- **SET TASK A**: Reproduce word for word the part of the records that opens with the line containing "Thinking about their" and closes with the line containing "1819 millimetres", including both of those lines.

- **GIVEN PASSAGE**:
This is a safe way to check for overflow, before you actually commit the sin. This particular overflow check doesn’t have to worry about negative or other cases because we check for “less than zero” earlier, which makes this particularly helpful. The coding style of the above snippet is not great, of course: we’re using magic numbers and not specifying things, but this gets across the general idea of the Sledgehammer Principle: check before you swing, not after the vase is broken. But that’s only a minor balm on the overall issue, truly.

Why is doing Integer Multiplies like swinging a Sledge Hammer?

This is, of course, the crux of it all. Why is doing something so simple — especially something that was perfectly within the purview of “I can check it post-facto in my hardware” — so difficult? And the answer of course lies above, in the fact that the compiler implementers are the Top Dogs in this scenario. We, the users, are still at the bottom of the power ranking. We’re not Super Saiyan Goku ready to take on Super Broly in an epic battle; we’re the weak, pathetic Krillin of the of the whole shebang that’s about to get punched/slapped/destroyed for comedic effect.

So, how do we get this sledgehammer out of our hands? How do we make it so every vase we touch does not have the potential to shatter into a million irreplaceable pieces?

Our Greatest Weapon

Notice how every single bug report linked in this blog post ends with “the standard says we can, no I am not joking, take a hike” (not exactly with that tone, but you get the idea). If these vendors are going to be all about conforming to the C Standard, then what we need to start doing is investing in changing or adding to the Standard so we can start having it reflect the behaviors we want. It truly sucks that K&R left so much Undefined in the first place, and that the first iteration of the ANSI C Committee left it that way, and it snowballed into hundreds of places of Unspecified and Undefined behavior that are exploitable by not just the Committee, but by red teamers that know how to abuse the code we write daily.

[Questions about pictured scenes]
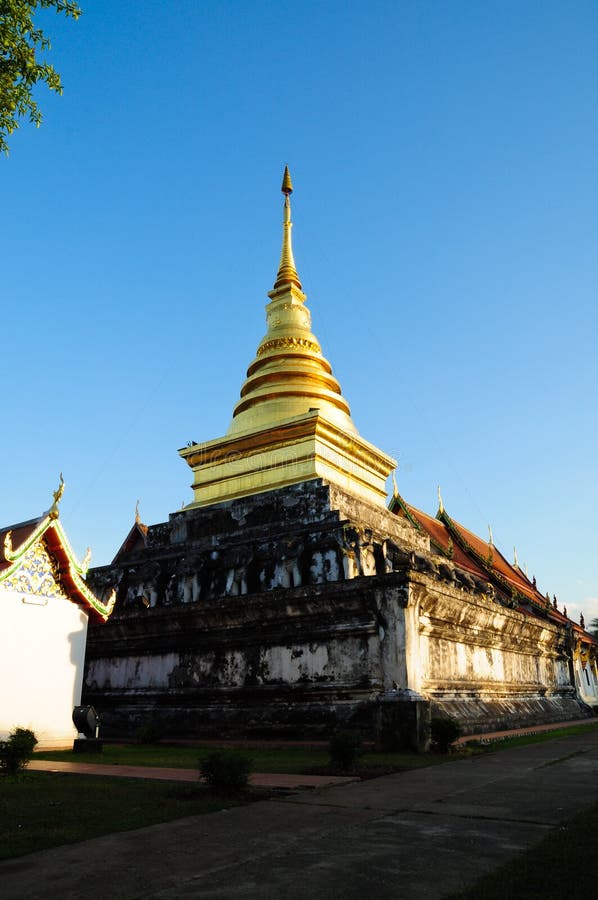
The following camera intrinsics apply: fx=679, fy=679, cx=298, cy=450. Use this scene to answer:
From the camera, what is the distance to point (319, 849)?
3.49 m

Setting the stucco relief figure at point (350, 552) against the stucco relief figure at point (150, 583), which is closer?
the stucco relief figure at point (350, 552)

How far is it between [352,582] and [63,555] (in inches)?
177

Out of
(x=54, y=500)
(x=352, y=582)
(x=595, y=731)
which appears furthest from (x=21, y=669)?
(x=595, y=731)

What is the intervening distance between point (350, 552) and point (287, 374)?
7.56m

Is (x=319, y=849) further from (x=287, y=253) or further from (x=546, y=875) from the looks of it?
(x=287, y=253)

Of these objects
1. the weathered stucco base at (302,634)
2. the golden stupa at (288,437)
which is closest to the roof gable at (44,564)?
the weathered stucco base at (302,634)

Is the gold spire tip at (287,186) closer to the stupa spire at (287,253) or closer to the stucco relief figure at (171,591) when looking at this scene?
the stupa spire at (287,253)

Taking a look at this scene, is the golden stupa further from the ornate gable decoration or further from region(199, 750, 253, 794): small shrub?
region(199, 750, 253, 794): small shrub

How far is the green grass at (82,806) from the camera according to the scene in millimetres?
3936

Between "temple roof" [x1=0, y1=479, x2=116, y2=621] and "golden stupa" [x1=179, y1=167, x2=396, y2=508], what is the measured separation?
6646mm

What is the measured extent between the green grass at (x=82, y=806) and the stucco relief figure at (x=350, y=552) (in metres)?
7.34

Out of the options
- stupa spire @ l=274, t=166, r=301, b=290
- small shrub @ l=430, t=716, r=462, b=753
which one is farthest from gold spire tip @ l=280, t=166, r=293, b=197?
small shrub @ l=430, t=716, r=462, b=753

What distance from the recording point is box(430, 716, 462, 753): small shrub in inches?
348

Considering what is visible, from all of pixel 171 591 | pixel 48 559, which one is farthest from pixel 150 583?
pixel 48 559
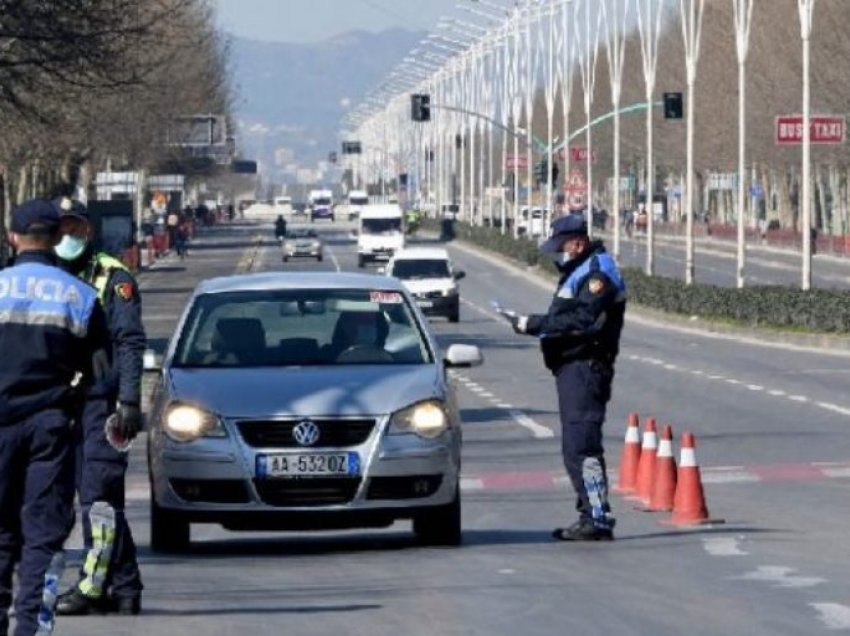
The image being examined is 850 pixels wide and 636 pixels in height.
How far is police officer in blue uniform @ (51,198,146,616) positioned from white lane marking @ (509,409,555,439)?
15.9 meters

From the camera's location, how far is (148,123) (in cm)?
10556

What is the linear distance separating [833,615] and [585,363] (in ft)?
14.7

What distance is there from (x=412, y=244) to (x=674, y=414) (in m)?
106

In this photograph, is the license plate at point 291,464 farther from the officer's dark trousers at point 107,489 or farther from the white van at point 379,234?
the white van at point 379,234

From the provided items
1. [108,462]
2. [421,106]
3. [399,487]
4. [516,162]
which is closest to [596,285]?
[399,487]

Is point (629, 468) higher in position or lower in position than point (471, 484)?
higher

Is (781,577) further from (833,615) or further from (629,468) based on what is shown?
(629,468)

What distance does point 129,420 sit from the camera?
12.8 meters

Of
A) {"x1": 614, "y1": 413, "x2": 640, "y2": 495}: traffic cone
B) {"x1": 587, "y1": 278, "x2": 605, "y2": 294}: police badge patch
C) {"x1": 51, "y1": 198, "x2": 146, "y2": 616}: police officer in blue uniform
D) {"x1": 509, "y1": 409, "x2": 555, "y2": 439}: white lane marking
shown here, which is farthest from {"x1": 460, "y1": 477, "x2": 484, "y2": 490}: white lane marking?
{"x1": 51, "y1": 198, "x2": 146, "y2": 616}: police officer in blue uniform

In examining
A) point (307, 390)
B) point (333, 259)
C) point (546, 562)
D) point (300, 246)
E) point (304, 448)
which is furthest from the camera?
point (333, 259)

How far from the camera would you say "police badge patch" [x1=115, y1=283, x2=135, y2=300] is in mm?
13812

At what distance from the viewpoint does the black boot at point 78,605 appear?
13250mm

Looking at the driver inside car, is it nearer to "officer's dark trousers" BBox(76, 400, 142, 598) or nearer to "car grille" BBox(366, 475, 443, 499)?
"car grille" BBox(366, 475, 443, 499)

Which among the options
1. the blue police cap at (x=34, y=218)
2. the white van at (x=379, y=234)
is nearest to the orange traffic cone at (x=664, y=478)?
the blue police cap at (x=34, y=218)
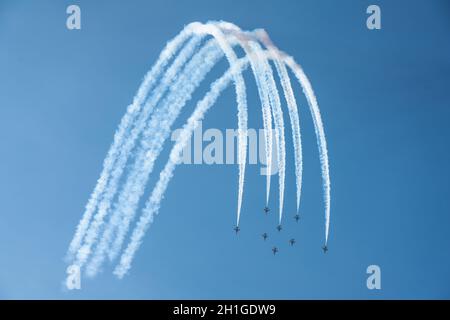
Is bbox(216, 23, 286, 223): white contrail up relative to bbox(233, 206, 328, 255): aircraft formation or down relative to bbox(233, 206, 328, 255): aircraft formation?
up

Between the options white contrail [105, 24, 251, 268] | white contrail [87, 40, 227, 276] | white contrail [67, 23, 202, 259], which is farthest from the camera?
white contrail [105, 24, 251, 268]

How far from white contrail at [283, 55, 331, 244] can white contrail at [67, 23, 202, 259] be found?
1.94 m

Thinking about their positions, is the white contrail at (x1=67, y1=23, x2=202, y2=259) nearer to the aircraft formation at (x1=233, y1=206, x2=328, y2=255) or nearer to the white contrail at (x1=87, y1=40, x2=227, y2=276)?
the white contrail at (x1=87, y1=40, x2=227, y2=276)

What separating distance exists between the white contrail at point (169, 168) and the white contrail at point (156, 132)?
221 millimetres

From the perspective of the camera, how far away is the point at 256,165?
8094 millimetres

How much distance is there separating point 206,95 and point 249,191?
1819 millimetres

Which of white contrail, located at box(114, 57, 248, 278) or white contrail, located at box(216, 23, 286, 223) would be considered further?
white contrail, located at box(216, 23, 286, 223)

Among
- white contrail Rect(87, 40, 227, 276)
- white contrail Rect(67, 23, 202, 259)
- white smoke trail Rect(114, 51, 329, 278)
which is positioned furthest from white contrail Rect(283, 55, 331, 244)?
white contrail Rect(67, 23, 202, 259)

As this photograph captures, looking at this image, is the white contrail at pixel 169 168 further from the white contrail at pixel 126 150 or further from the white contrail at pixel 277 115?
the white contrail at pixel 126 150

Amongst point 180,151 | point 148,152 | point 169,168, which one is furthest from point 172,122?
point 169,168

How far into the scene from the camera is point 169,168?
805 cm

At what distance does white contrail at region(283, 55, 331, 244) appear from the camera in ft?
26.6

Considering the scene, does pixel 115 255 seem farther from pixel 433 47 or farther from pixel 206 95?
pixel 433 47
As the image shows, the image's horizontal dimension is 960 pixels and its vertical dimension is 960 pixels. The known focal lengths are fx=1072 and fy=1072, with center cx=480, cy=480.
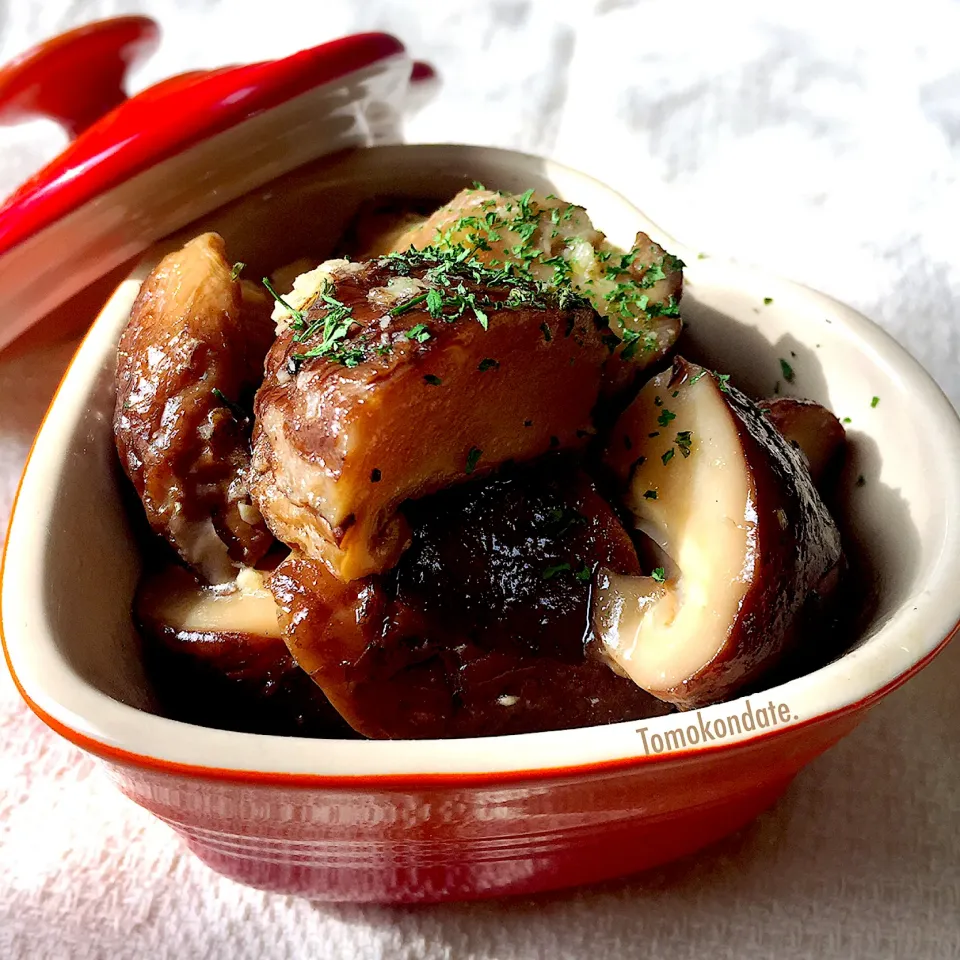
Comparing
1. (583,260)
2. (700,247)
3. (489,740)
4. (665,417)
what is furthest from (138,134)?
(700,247)

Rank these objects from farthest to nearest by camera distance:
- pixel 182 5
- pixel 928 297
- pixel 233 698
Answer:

- **SET TASK B**: Which characters does the passage on integer overflow name in its comparison of users and compiler implementers to an epic battle? List each one as the passage names it.

- **EXERCISE OUTPUT A**:
Thinking about their positions, is the white contrail at (x1=67, y1=23, x2=202, y2=259) nearer to the aircraft formation at (x1=233, y1=206, x2=328, y2=255) or nearer to the white contrail at (x1=87, y1=40, x2=227, y2=276)?
the white contrail at (x1=87, y1=40, x2=227, y2=276)

What separating distance exists between the white contrail at point (169, 168) and the white contrail at point (156, 132)?
221 millimetres

From the perspective of the camera, how far away is the point at 256,165?
8094 millimetres

How much distance is there separating point 206,95 and point 249,191?
1819 millimetres

- **EXERCISE OUTPUT B**:
Super Saiyan Goku
Super Broly
Krillin